Nous présentons ici quelques notes sur la conférence de Bernard Hourcade 1: « Une analyse géographique des élections présidentielles en Iran de 1980 à 2017 », à la XXIIe journée Monde iranien, Paris, INALCO-CeRMI, le 12 mars 2021

Après avoir rappelé que notre collègue Fariba Adelkhah est toujours en résidence surveillée à Téhéran, et que les chercheurs n’ont plus accès à l’Iran, Bernard Hourcade souligne qu’au-delà des biais de la « fascination de l’islam » (Maxime Rodinson) et du « nationalisme iranien », une diversité d’approche thématique des élections présidentielles est à la fois possible et nécessaire.
La recherche peut utiliser pour cela des collections de statistiques élaborées depuis 1956 par le Markaz-e amar-e Iran (Statistical Center of Iran), de qualité inégale parfois (peu fiables surtout pour la première décennie de la République islamique ; globalement crédibles depuis 1997), mais néanmoins riches et de plus en plus précises (on est passé de l‘échelle des provinces [ostan] à celle des cantons [bakhsh], p.ex.), ce qui permet d’ailleurs d’y déceler parfois les résultats électoraux localement aberrants (fraudes de 2009).

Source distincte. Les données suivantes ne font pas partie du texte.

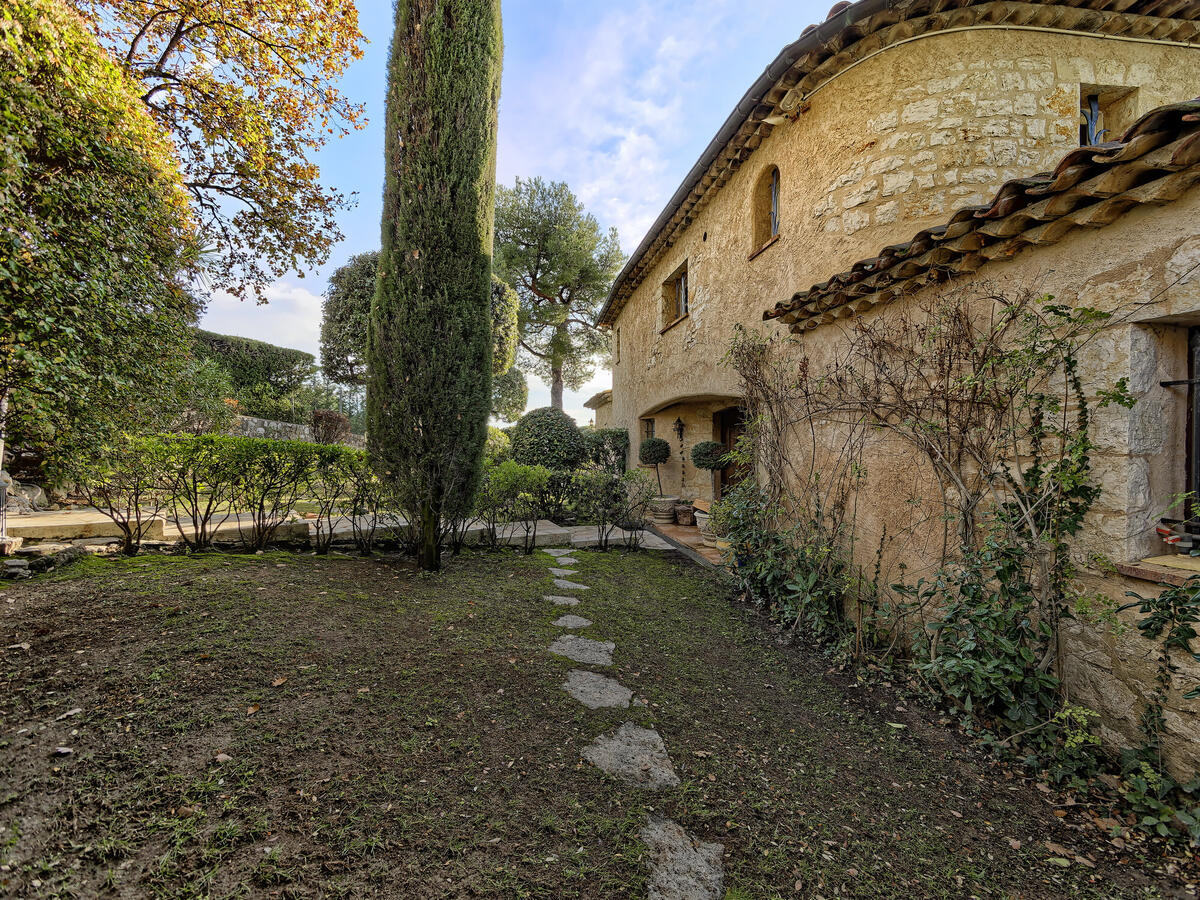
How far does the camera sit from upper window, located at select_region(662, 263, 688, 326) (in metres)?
8.34

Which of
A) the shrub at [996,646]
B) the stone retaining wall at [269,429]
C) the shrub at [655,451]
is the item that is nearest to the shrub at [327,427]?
the stone retaining wall at [269,429]

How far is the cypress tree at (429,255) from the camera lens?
4176mm

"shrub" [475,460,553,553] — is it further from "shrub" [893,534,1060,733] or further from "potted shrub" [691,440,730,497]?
"shrub" [893,534,1060,733]

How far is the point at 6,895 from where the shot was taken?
3.59 ft

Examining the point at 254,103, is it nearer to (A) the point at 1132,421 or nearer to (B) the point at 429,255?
(B) the point at 429,255

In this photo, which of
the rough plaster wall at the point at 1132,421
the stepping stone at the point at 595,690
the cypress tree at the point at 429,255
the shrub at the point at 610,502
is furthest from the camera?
the shrub at the point at 610,502

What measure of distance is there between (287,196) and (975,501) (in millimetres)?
8603

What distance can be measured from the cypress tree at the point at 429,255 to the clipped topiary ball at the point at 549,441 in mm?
4189

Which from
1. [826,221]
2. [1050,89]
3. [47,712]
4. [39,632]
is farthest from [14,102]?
[1050,89]

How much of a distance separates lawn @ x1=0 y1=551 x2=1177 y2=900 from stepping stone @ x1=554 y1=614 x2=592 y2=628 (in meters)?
0.28

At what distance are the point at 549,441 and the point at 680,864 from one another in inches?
294

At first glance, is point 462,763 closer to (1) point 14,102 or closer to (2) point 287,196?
(1) point 14,102

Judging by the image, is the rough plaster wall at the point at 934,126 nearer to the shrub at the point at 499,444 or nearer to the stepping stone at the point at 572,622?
the stepping stone at the point at 572,622

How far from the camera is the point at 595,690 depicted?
8.11 ft
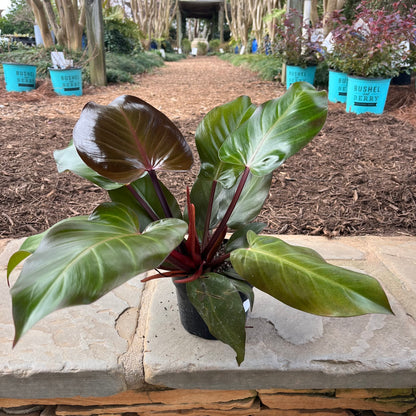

Ces données ont commencé à être exploitées par une équipe de chercheurs français et iraniens dans la décennie 1990, et ont permis la publication de plusieurs atlas novateurs, dont l’Atlas d’Iran, à la Documentation française, en 1998 2.
Bernard Hourcade a ensuite repris et commenté une partie des 25 cartes électorales détaillées dans «l’ Atlas des élections présidentielles en Iran (1980-2017) accessibles sur le site : http://cartorient.cnrs.fr/cahiers. Nous en avons retenu quelques-une, à titre d’illustration (© CNRS). Complétées par des cartes nouvelles (sur Téhéran, p.ex.), elles soulignent un certain nombre de réalités souvent oubliées dans les commentaires journalistiques, et qu’il sera bon d’avoir présentes à l’esprit lors de la prochaine élection présidentielle en Iran, en juin 2021.
1/ Contrairement au lieu commun qui voudrait que les élections soient une simple mascarade politique aux résultats prédéterminés par le régime, les élections en Iran, qu’elles soient locales ou nationales, sont discutées et disputées. Elles sont l’un des espaces de prise de parole des Iraniens, qui font des choix – boycott, participation, protestation en cas de fraude manifeste (2009)…
2/ La participation électorale sur le temps long fait ressortir des régions plus abstentionnistes (en gros les périphéries du pays) et d’autres plus régulièrement participatrices (le plateau central iranien). L’abstention peut être un comportement politique construit (Kurdes), autant que le résultat d’appels au boycott par tel ou tel parti ou courant.

3/ Il n’y a pas d’opposition simple entre des villes qui seraient « progressistes », et des campagnes qui seraient « conservatrices »
– Il y a des campagnes pauvres et « reculées » qui votent Rohani (Baloutchistan, Kurdistan)
– Il y a des villes importantes qui votent conservateur (dans le centre persophone et chiite).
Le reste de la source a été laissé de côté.